Read “Using Units” about how to write Units test cases. Do not write one big test case: smaller cases are helpful to know about the intent of the contributor. For example:
- Units/sh-alias.d
- Units/sh-comments.d
- Units/sh-quotes.d
- Units/sh-statements.d
are good example of small test cases. Big test cases are acceptable if smaller test cases exist.
See also parser-m4.r/m4-simple.d especially parser-m4.r/m4-simple.d/args.ctags.

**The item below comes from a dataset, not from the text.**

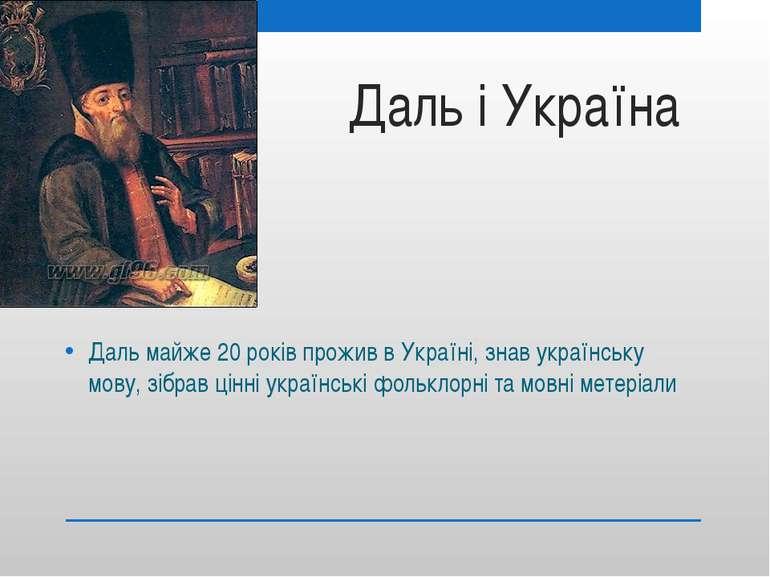 Даль і Україна Даль майже 20 років прожив в Україні, знав українську мову, зі...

Your test cases need ctags
having already loaded your option
library, swine.ctags. You must specify loading it in the
test case own args.ctags.
Assume your test name is swine-simile.d. Put --option=swine
in
Units/swine-simile.d/args.ctags.
Incorporating your parser to ctags build process¶
Add your optlib file, swine.ctags to OPTLIB2C_INPUT
variable of
+*makefiles/optlib2c_input.mak* in Universal Ctags source tree.
Verification¶
Let’s verify all your work here.
Run the tests and check whether your test case is passed or failed:
$ make units
Verify your files are installed as expected:
$ mkdir /tmp/tmp $ ./configure --prefix=/tmp/tmp $ make $ make install $ /tmp/tmp/ctags -o - --languages=Swine something_input.swn
Pull-request¶
Please, consider submitting your well written optlib parser to Universal Ctags. Your .ctags is a treasure and can be shared as a first class software component in Universal Ctags.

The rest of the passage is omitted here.